Cisco Support Community
cancel
Showing results for 
Search instead for 
Did you mean: 
Announcements

Welcome to Cisco Support Community. We would love to have your feedback.

For an introduction to the new site, click here. And see here for current known issues.

New Member

Devices "hiding" behind a bridge

At intermittent times, we will have a single device start to "hide" behind a 1242 bridge.

In the past, my team would reload or reboot the bridge, and everything would come back up.

But the 90 seconds of lost data were causing problems.

So, I began to dig deeper.

I found the the WB was always available.

So I would ping the hidden device from the WB, and it would ping.

Next, I showed the ARP table, and got the MAC address of the hidden device.

Then, I would start a ping from my PC, and leave it running.  Constant "Destination Unreachables" from the router.

Next, I showed the bridging table for F0, and sometimes the device would be there, sometimes not.

Regardless, I would add a forwarding bridging entry manualy, and exit conf.

Showing the briding table would show the device, with a "P"ermanent age, but still no pinging.

Finally, I would remove the forwarding briding entry, and pings would start within a couple of seconds.

During these periods, outbound UDP packets will continue to be forwarded from the PC.

So, my managers want to convert everything to UDP, which is a potential disaster in my opinion.

But if I can't get this fixed, I have no alternative.

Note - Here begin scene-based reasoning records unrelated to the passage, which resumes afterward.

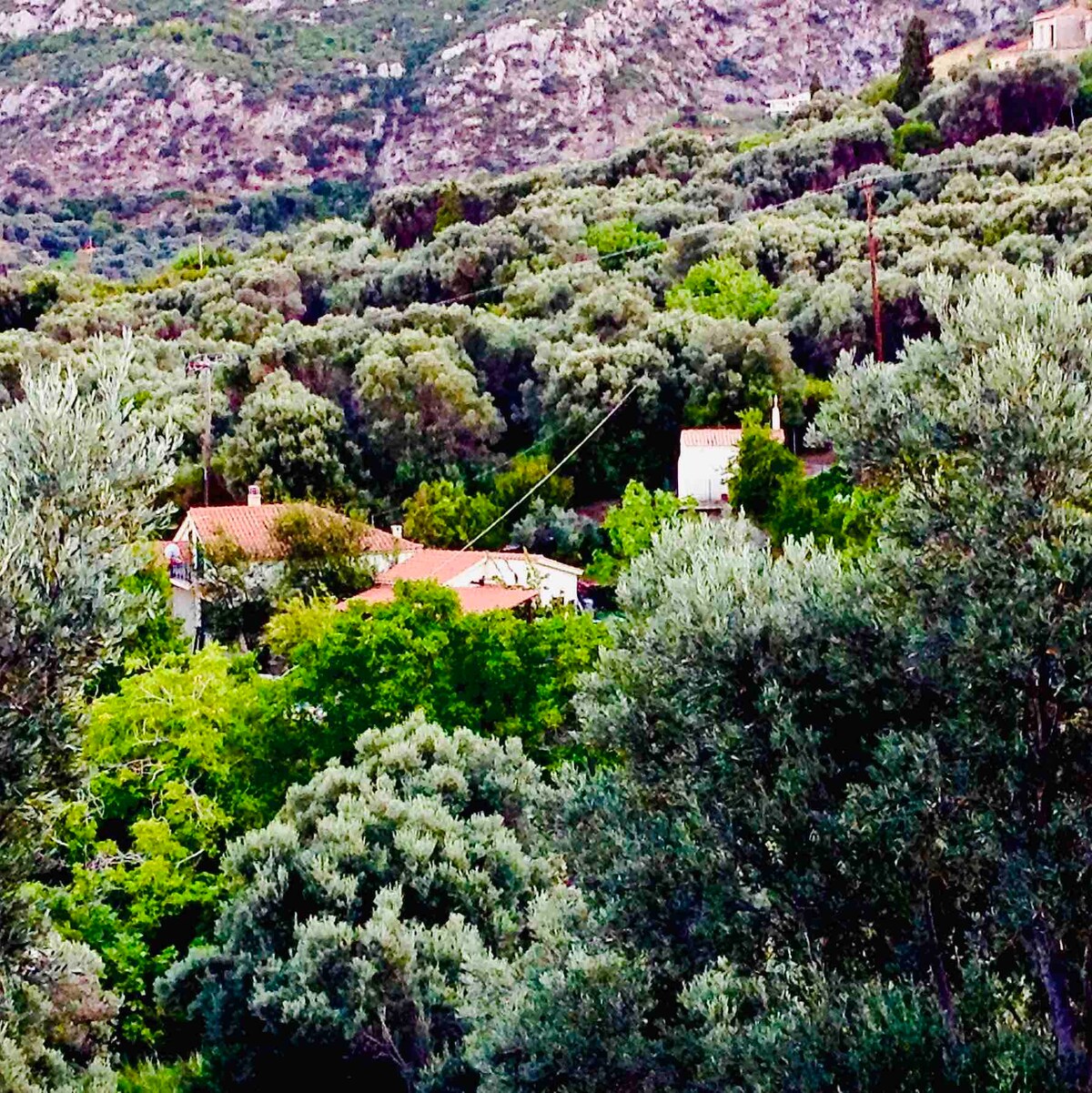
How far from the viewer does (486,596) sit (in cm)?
3147

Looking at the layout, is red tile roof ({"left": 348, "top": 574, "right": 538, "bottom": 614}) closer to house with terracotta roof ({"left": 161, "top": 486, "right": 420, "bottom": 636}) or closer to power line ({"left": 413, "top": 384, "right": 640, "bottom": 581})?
house with terracotta roof ({"left": 161, "top": 486, "right": 420, "bottom": 636})

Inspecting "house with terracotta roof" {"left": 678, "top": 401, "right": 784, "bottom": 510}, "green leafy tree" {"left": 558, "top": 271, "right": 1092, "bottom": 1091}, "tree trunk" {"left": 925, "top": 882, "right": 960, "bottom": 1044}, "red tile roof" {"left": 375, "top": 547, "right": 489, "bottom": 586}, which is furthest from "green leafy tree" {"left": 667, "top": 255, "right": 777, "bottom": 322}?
"tree trunk" {"left": 925, "top": 882, "right": 960, "bottom": 1044}

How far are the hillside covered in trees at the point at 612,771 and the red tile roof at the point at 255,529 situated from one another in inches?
41.8

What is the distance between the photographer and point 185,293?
63156 millimetres

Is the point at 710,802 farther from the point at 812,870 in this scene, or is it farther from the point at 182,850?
the point at 182,850

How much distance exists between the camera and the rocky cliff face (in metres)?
117

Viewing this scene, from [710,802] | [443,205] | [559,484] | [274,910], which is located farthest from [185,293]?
[710,802]

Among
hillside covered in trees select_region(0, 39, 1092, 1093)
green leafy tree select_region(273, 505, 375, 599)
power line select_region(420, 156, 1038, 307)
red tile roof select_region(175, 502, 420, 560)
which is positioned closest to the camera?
hillside covered in trees select_region(0, 39, 1092, 1093)

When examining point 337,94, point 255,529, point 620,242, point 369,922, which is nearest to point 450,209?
point 620,242

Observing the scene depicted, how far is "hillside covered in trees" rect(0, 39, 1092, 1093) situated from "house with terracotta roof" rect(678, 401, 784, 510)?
1.01m

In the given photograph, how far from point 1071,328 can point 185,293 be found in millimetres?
57524

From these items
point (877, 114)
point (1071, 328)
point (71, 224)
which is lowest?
point (71, 224)

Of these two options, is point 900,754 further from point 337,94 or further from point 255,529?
point 337,94

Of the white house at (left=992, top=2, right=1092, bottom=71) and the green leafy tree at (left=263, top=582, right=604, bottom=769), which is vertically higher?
the white house at (left=992, top=2, right=1092, bottom=71)
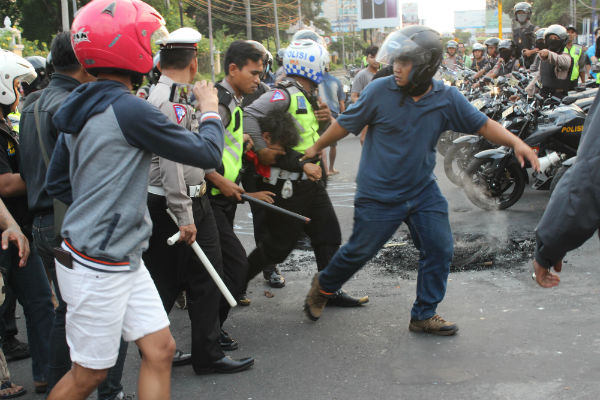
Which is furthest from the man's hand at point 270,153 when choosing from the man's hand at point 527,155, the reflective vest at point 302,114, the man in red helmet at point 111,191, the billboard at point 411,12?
the billboard at point 411,12

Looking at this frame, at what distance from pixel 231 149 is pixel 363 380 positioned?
61.0 inches

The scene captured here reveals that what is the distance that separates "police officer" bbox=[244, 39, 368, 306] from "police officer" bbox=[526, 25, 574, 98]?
18.0ft

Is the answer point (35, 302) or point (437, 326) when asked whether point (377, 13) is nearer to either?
point (437, 326)

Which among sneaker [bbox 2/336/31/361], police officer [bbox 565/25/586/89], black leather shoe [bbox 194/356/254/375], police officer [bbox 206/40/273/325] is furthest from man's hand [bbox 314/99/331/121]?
police officer [bbox 565/25/586/89]

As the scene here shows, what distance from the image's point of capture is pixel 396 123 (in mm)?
3988

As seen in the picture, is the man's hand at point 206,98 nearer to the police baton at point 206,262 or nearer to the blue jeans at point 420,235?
the police baton at point 206,262

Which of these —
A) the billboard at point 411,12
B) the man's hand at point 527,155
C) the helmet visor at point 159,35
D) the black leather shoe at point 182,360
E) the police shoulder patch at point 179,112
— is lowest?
the black leather shoe at point 182,360

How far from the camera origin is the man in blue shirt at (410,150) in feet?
13.0

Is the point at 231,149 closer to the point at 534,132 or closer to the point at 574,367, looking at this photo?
the point at 574,367

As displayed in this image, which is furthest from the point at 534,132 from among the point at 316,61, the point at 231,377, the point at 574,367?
the point at 231,377

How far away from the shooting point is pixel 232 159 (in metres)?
4.06

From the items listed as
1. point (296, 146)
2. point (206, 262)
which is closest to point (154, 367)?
point (206, 262)

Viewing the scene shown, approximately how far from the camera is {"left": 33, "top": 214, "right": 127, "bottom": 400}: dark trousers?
309cm

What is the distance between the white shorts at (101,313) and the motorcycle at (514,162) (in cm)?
563
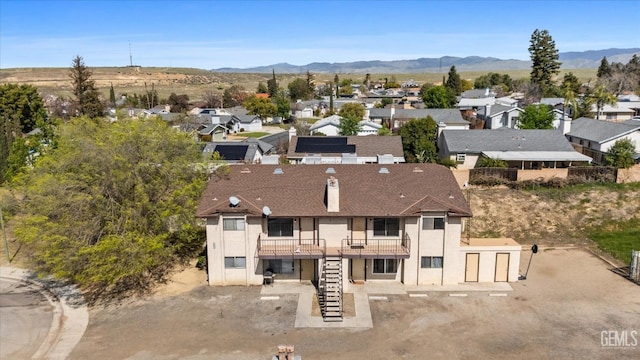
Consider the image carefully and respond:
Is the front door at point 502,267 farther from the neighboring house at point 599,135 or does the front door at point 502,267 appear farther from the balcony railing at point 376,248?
the neighboring house at point 599,135

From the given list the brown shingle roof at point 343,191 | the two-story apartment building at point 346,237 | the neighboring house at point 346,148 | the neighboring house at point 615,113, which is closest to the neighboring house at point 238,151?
the neighboring house at point 346,148

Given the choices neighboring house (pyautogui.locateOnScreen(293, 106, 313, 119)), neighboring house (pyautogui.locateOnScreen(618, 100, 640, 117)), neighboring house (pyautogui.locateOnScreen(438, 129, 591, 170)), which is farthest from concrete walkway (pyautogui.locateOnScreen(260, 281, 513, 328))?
neighboring house (pyautogui.locateOnScreen(293, 106, 313, 119))

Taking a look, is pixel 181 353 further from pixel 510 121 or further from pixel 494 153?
pixel 510 121

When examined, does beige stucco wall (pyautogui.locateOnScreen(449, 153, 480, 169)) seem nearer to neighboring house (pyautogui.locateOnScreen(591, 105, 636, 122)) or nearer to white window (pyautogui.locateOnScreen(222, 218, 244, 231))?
white window (pyautogui.locateOnScreen(222, 218, 244, 231))

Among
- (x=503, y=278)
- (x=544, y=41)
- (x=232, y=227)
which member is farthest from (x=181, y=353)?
(x=544, y=41)

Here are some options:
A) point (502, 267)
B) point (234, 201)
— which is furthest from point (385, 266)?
point (234, 201)
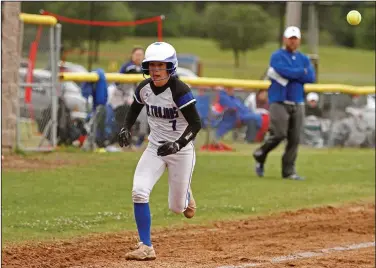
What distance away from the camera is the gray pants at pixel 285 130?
14.3m

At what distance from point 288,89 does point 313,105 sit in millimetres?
7223

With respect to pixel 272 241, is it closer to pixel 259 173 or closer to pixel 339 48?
pixel 259 173

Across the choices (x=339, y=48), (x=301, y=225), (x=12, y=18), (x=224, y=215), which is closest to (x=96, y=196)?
(x=224, y=215)

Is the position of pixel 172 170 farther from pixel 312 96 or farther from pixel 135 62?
pixel 312 96

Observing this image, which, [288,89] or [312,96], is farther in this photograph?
[312,96]

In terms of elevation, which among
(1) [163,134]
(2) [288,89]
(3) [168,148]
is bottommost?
(3) [168,148]

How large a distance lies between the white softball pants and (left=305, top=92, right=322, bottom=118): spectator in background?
13.1 metres

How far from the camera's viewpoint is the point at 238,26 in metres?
29.7

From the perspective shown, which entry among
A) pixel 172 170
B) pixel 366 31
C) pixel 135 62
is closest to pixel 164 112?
pixel 172 170

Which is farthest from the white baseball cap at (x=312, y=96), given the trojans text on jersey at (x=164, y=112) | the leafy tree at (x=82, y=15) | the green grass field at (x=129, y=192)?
the trojans text on jersey at (x=164, y=112)

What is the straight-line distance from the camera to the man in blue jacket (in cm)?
1409

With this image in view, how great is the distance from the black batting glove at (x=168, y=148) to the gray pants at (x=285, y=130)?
6500 mm

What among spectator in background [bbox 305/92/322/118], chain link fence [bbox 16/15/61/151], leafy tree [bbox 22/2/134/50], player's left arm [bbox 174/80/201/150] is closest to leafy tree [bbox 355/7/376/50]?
spectator in background [bbox 305/92/322/118]

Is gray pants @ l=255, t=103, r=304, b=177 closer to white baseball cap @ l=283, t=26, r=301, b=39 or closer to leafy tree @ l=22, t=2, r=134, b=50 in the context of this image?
white baseball cap @ l=283, t=26, r=301, b=39
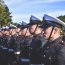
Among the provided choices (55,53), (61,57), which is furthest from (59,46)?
(61,57)

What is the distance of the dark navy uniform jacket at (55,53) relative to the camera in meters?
9.17

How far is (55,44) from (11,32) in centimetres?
1197

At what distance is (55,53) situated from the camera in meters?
9.34

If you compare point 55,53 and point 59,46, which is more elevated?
point 59,46

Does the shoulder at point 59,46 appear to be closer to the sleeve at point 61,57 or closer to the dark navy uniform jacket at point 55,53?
the dark navy uniform jacket at point 55,53

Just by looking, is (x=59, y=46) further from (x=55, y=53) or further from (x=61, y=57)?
(x=61, y=57)

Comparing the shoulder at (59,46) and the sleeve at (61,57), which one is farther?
the shoulder at (59,46)

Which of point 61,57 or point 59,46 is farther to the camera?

Can anyone suggest where to look? 

Here is a config:

Crane01wb#show run

Building configuration...

Current configuration : 1924 bytes

!

version 12.3

no service pad

service timestamps debug datetime msec

service timestamps log datetime msec localtime show-timezone

service password-encryption

!

hostname Crane01wb

!

enable secret 5 RandomValuesHere

!

ip subnet-zero

!

!

no aaa new-model

!

dot11 ssid somessid

   authentication open

!

dot11 arp-cache optional

power inline negotiation prestandard source

!

!

username admin privilege 15 password 7 RandomHexValuesHere

!

bridge irb

!

!

interface Dot11Radio0

no ip address

no ip route-cache

!

encryption key 1 size 128bit 7 RandomHexValuesHere transmit-key

encryption mode wep mandatory

!

ssid lanewwlan01

!

speed basic-1.0 basic-2.0 basic-5.5 6.0 9.0 basic-11.0 12.0 18.0 24.0 36.0 48.0 54.0

station-role workgroup-bridge

antenna receive right

antenna transmit right

antenna gain 0

bridge-group 1

bridge-group 1 spanning-disabled

!

interface Dot11Radio1

no ip address

no ip route-cache

shutdown

!

encryption key 1 size 128bit 7 randomHexVBaluesHere transmit-key

encryption mode wep mandatory

!

ssid somessid

!

dfs band 3 block

speed basic-6.0 9.0 basic-12.0 18.0 basic-24.0 36.0 48.0 54.0

channel dfs

station-role root

bridge-group 1

bridge-group 1 subscriber-loop-control

bridge-group 1 block-unknown-source

no bridge-group 1 source-learning

no bridge-group 1 unicast-flooding

bridge-group 1 spanning-disabled

!

interface FastEthernet0

no ip address

no ip route-cache

duplex auto

speed auto

bridge-group 1

bridge-group 1 spanning-disabled

!

interface BVI1

ip address 10.1.10.8 255.255.255.0

no ip route-cache

!

ip default-gateway 10.1.10.1

ip http server

no ip http secure-server

ip http help-path http://www.cisco.com/warp/public/779/smbiz/prodconfig/help/eag

!

logging history debugging

logging 10.1.95.250

snmp-server community private RW

!

control-plane

!

bridge 1 route ip

!

!

!

line con 0

line vty 0 4

login local

!

end

13 REPLIES
Cisco Employee

Devices "hiding" behind a bridge

#enable arp caching on wgb

#add static arp entry on respective infrastructure devices

New Member

Devices "hiding" behind a bridge

If this is an ARP problem, then I would expect the WGB to also have problems.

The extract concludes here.